[ClusterLabs] failure-timeout not working in corosync 2.0.1

Wed Mar 31 17:52:42 EDT 2021

On Wednesday 31 March 2021 at 23:09:38, Antony Stone wrote:

> On Wednesday 31 March 2021 at 22:53:53, Reid Wahl wrote:
> > Hi, Antony. failure-timeout should be a resource meta attribute, not an
> > attribute of the monitor operation. At least I'm not aware of it being
> > configurable per-operation -- maybe it is. Can't check at the moment :)
> 
> Okay, I'll try moving it - but that still leaves me wondering why it works
> fine in pacemaker 1.1.16 and not in 2.0.1.

*Thank you, Reid*

	It works.

Moving the failure-timeout specification to the "meta" section of the resource 
definition has caused the failures to disappear from "crm status -f" after the 
expected amount of time.

I am sure that this also means the resources are no longer going to move from 
node 1 to node 2 to node 3 and then got totally stuck.

I shall find for sure out by tomorrow (it's nearly midnight where I am now).

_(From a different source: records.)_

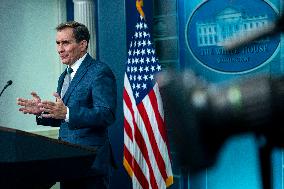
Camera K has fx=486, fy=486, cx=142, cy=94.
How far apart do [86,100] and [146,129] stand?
1110mm

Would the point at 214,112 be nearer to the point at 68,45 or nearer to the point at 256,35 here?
the point at 256,35

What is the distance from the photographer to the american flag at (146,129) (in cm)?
327

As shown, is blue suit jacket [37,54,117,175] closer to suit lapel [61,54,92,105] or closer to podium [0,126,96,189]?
suit lapel [61,54,92,105]

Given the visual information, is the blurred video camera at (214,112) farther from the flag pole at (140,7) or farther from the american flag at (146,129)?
the flag pole at (140,7)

I already know what I need to do to stop this particular resource from having 
to be restarted so frequently, but the fact that the 2.0.1 cluster couldn't 
cope with it at all made me nervous about just doing that, and then never 
being confident that the cluster _could_ cope if a resource really needed to be 
restarted several times.

Pacemaker 1.1.16 could cope with the configuration fine, even though I was 
clearly putting failure-timeout into the wrong place in cluster.cib.

Once again, thank you Reid.

Antony.

-- 
What do you get when you cross a joke with a rhetorical question?

                                                   Please reply to the list;
                                                         please *don't* CC me.